How did human butts evolve to look that way?

An evolutionary anthropologist tackles the mystery of the butt

Darcy Shapiro

Evolutionary Anthropology

Rutgers University

Ed: Welcome to Butt Month. Every Tuesday in September, Massive will publish an article on the evolution, science, and technology  surrounding the butt. If it touches the butt, we'll be covering it. Why Butt Month? Why not.

What makes humans different from other animals? Ask any ten people and you're likely to get ten different answers, ranging from our relatively large brains, to our incredible use of language and symbols, to our ability to dramatically modify the world around us.

But if you asked me, I'd say that it's our butts.

Take a look around the animal kingdom. Even our closest living relatives among the great apes (chimpanzees, bonobos, and gorillas), don't have proportionally as big butts as humans do. The main reason for this probably comes down to our unique style of locomotion. We're the only mammals alive today whose primary way of getting around is walking on two legs. And becoming upright bipeds has had some important consequences for our derrières.

A cat, pig, dog, and human seen from the back, so their butts are most visible

Mel Nigro

The anatomical structure that we generally think of as a "butt" is made up of adipose tissue (fat) sitting on top of our gluteal muscles, which are attached to the bony pelvis. Ultimately, it's the shape of our pelvis that dictates the shape of our butts, and that set of bones has undergone some major changes over the last six-or-so million years.

━━━

[Directions]
[1] Decide whether each statement agrees with the article on butt evolution, answering yes or no and quoting the words that settle it. (a) Humans are the only living mammals that mainly get around by walking on two legs. (b) Gorillas have proportionally bigger butts than humans. (c) The gluteal muscles are what ultimately dictate the shape of the butt.
[2] Condense the paragraph of the article on butt evolution that begins "Take a look around the animal kingdom" into a short bulleted list that keeps its main facts.
[3] List every great ape that the article on butt evolution names as one of our closest living relatives.
The stored data after this point comes from a separate source and is unrelated to the article on butt evolution.

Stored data
━━━

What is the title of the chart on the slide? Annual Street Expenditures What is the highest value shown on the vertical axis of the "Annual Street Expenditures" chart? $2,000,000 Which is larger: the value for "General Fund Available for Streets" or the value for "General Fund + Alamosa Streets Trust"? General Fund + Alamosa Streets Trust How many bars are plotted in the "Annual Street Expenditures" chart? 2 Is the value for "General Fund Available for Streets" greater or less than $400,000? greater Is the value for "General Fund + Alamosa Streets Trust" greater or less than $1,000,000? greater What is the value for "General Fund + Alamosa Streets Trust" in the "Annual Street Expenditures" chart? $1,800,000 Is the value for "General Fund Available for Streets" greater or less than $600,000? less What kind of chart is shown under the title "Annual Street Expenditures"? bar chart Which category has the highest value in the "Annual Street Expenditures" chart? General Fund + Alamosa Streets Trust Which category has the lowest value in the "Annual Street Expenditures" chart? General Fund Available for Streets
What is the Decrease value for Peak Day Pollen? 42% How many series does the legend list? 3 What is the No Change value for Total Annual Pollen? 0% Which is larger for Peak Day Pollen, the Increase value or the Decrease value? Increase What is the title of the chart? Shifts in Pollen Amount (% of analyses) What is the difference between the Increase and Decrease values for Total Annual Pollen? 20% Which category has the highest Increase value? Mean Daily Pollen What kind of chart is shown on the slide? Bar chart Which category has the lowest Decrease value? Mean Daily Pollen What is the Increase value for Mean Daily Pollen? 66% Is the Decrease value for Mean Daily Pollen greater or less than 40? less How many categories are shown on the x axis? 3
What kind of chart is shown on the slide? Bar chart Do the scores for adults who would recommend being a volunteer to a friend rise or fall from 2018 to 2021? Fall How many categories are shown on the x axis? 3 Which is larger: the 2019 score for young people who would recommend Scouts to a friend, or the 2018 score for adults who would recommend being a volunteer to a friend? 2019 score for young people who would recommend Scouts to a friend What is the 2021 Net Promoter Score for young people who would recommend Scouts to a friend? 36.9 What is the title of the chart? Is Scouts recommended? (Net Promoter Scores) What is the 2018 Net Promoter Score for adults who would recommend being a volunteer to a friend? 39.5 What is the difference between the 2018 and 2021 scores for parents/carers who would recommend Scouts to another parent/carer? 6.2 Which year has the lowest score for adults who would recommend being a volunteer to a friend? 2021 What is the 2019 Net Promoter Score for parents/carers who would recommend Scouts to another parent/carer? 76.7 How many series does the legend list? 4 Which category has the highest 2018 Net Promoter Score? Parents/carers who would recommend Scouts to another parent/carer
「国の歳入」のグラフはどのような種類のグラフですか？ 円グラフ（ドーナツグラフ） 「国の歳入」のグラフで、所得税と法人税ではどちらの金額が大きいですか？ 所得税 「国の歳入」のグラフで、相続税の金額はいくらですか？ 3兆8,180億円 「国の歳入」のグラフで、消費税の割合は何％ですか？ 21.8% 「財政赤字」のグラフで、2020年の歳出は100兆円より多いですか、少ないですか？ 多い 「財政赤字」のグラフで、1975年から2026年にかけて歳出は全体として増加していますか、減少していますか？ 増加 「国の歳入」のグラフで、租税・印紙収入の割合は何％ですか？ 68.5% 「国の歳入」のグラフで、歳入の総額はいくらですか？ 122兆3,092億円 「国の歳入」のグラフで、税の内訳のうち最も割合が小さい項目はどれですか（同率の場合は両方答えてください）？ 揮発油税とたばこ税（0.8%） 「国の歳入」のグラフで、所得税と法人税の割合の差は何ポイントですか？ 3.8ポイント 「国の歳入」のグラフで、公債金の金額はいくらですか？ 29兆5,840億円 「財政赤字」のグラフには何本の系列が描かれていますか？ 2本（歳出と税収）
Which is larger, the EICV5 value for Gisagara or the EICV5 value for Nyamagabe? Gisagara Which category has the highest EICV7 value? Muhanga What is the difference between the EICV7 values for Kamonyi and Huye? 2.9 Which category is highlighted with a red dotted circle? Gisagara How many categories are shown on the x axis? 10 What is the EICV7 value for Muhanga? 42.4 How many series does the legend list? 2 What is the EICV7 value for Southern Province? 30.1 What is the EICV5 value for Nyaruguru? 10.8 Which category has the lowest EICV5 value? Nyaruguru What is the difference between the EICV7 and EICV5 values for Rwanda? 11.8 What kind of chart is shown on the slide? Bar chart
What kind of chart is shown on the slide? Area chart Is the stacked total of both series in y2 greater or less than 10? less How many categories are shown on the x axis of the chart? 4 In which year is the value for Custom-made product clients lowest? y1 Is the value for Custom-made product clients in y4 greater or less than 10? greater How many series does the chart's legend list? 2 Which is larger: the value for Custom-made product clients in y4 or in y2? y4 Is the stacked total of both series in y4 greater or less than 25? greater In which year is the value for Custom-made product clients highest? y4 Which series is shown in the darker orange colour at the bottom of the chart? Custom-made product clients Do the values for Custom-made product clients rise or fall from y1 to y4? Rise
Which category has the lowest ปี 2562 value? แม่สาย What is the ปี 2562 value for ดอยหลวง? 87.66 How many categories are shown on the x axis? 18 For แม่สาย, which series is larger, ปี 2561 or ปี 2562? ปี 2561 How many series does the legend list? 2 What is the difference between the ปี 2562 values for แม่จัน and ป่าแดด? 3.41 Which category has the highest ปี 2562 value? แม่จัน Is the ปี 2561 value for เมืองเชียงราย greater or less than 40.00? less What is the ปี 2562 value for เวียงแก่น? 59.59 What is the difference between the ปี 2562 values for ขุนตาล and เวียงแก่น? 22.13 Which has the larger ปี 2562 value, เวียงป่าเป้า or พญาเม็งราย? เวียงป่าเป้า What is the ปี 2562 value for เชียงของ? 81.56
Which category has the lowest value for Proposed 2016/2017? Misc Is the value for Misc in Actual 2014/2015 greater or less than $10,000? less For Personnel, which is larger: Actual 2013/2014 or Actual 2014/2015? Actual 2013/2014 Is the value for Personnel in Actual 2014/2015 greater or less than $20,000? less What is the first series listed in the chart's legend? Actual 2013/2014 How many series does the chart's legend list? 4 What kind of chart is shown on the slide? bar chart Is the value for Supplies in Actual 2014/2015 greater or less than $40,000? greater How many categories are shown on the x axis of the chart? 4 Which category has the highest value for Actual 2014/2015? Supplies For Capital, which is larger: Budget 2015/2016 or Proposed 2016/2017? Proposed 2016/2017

━━━

[List of solutions]
[1]
(a) Yes: "We're the only mammals alive today whose primary way of getting around is walking on two legs."
(b) No: "Even our closest living relatives among the great apes (chimpanzees, bonobos, and gorillas), don't have proportionally as big butts as humans do."
(c) No: "Ultimately, it's the shape of our pelvis that dictates the shape of our butts"

[2]
- Even chimpanzees, bonobos and gorillas, our closest living great-ape relatives, lack butts proportionally as big as humans'.
- The main reason is probably our unique way of moving.
- Humans are the only living mammals that mainly get around by walking on two legs.
- Becoming upright bipeds has had important consequences for our butts.

[3] Chimpanzees, bonobos, gorillas